Anda di halaman 1dari 6

Kedatangan islam di Indonesia memunculkan masalah pokok di kalangan

para ilmuwan, yaitu tempat asal kedatangan islam, para pelopornya, dan waktu
kedatangannya. Ilmuan belanda memegang teori bahwa islam di Indonesia berasal
dari anak benua india, bukan dari Persia atau semenanjung arabia pijnapel
Teori ini kemudian dikembangkan oleh seorang orientalis belanda, yang
bernama Snouck Hurgronje (1875 – 1936). Beliau menegaskan bahwa ketika
islam berpijak kukuh dibeberapa kota pelabuhan anak benua India, sangat banyak
diantara orang beragama Islam menjadi pedagang perantara dalam perdagangan
Timur Tengah dengan Nusantara. Merekalah yang datang ke dunia Nusantara –
Melayu sebagai penyebar Islam pertama. Snouck Hurgronje Tidak menyebut
secara eksplisit dari Wilayah mana di India Selatan yang ia pandang sebagai asal
Islam di nusantara, tetapi beliau menyebut abad XII sebagai periode paling
mungkin dari permulaan penyebaran Islam di Nusantara.

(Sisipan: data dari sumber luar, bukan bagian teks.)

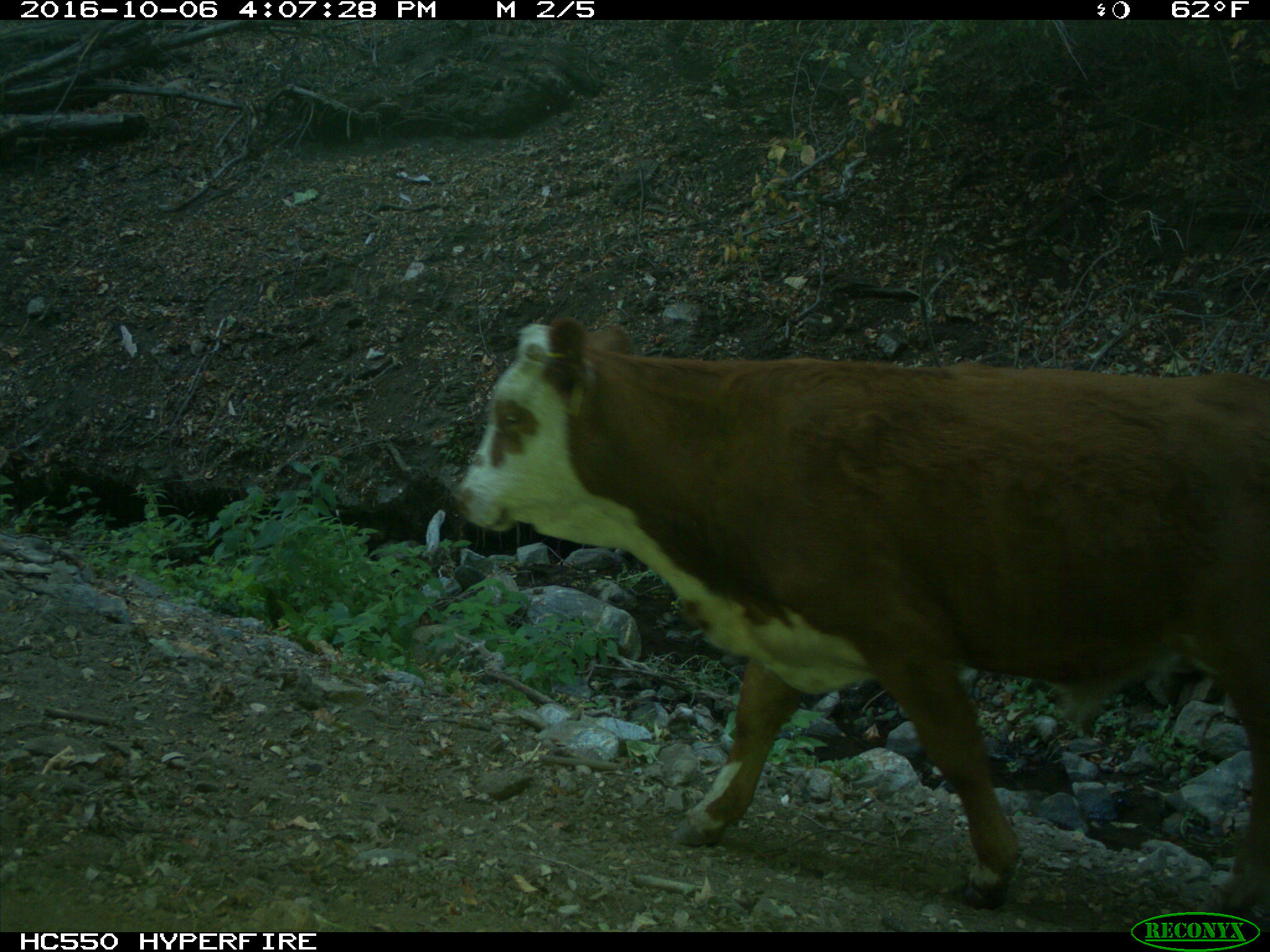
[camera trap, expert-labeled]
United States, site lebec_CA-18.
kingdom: Animalia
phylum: Chordata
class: Mammalia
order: Artiodactyla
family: Bovidae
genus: Bos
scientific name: Bos taurus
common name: domestic cow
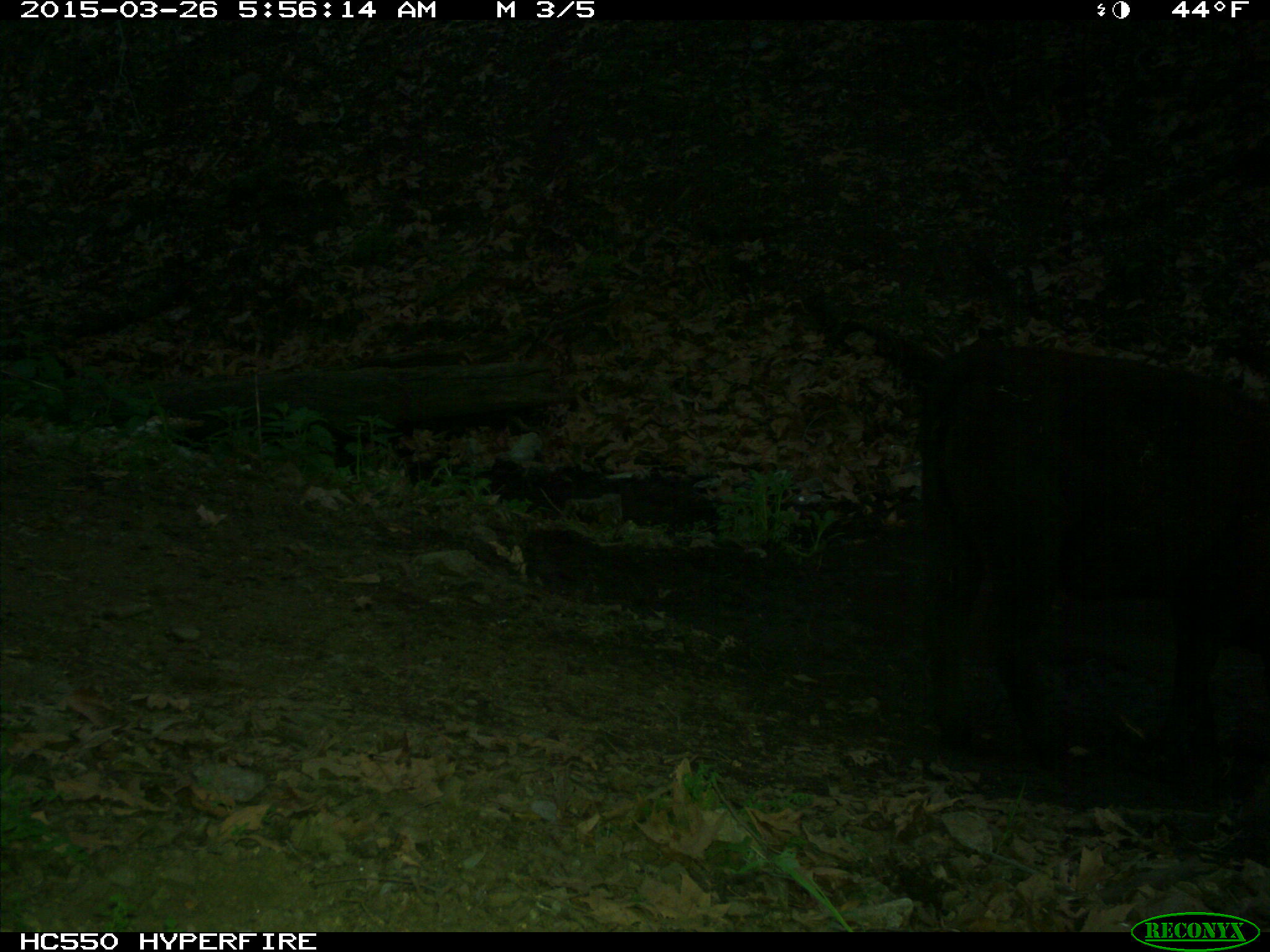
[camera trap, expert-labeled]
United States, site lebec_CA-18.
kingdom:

J.P. Moquette, berkesimpulan bahwa tempat asal Islam di nusantara adalah
Gujarat, beliau mendasarkan atas dasar setelah mengamati bentuk batu nisan di
Pasai, kawasan utara Sumatera, pada tepatnya tanggal 17 Zul hujah 831/27
September 1428. Batu nisan ini sangat mirip dengan baru nisan yang ditemukan di
makam Maulana Malik Ibrahim (w. 822 H/1419 M) di Gresik, Jawa Timur.
Beliau berkesimpulan bahwa baru nisan Gujarat dihasilkan tidak hanya untuk
pasar lokal, tetapi juga diimpor ke kawasan lain, dengan mengimpor batu nisan
dari Gujarat, orang – orang Nusantara juga mengambil islam dari sana.
S.Q. Fatimiyah (sarjana asal Pakistan) menentang kesimpulan Moquette,
yang berpendapat bahwa suatu kekeliruan mengaitkan seluruh batu nisan di Pasai,
batu nisan Sultan dan Kesultanan Samudera Pasai, Malikussaleh Shaleh (w. 696
H/1297 M), dengan batu nisan di Gujarat. Beliau mengungkapkan bahwa bentuk
dan gaya batu nisan Malikussaleh berbeda dengan batu nisan yang terdapat di
Gujarat dan batu batu nisan lain yang ditemukan di Nusantara. Fatimi ini malah
menyebutkan bahwa batu nisan tersebut mirip dengan batu nisan yang ada di
Bengal (Bangladesh). Ini yang menjadi alasan utama untuk menyimpulkan bahwa
islam yang datang ke Nusantara berasal dari wilayah Bengal (Bangladesh).
Teori bahwa islam di Nusantara berasal dari Bengal bisa dipersoalkan
lebih lanjut berkenaan dengan adanya perbedaan madzhab yang dianut di
Nusantara (Syafi’i) dan (Hanafi). Namun teori Fatimi gagal meruntuhkan teori
Moquette dikarenakan teori ini diambil alih oleh ilmuwan lainnya, dan yang
paling terkenal diantara mereka ini adalah Kern, Winslet, Bouquet, Vlekke,
Gonda, Schrike, dan Hall. Winslet misalnya, mengungkapkan bahwa batu nisan
yang mirip bentuk dan gayanya di Bruas, pusat sebuah kerajaan kuno Melayu di
Perak, Semenanjung Malaya.
Teori tentang Gujarat sebagai tempat asal islam di Nusantara terbukti
mempunyai kelemahan – kelemahan tertentu. Ini dibuktikan oleh G. E. Marrison.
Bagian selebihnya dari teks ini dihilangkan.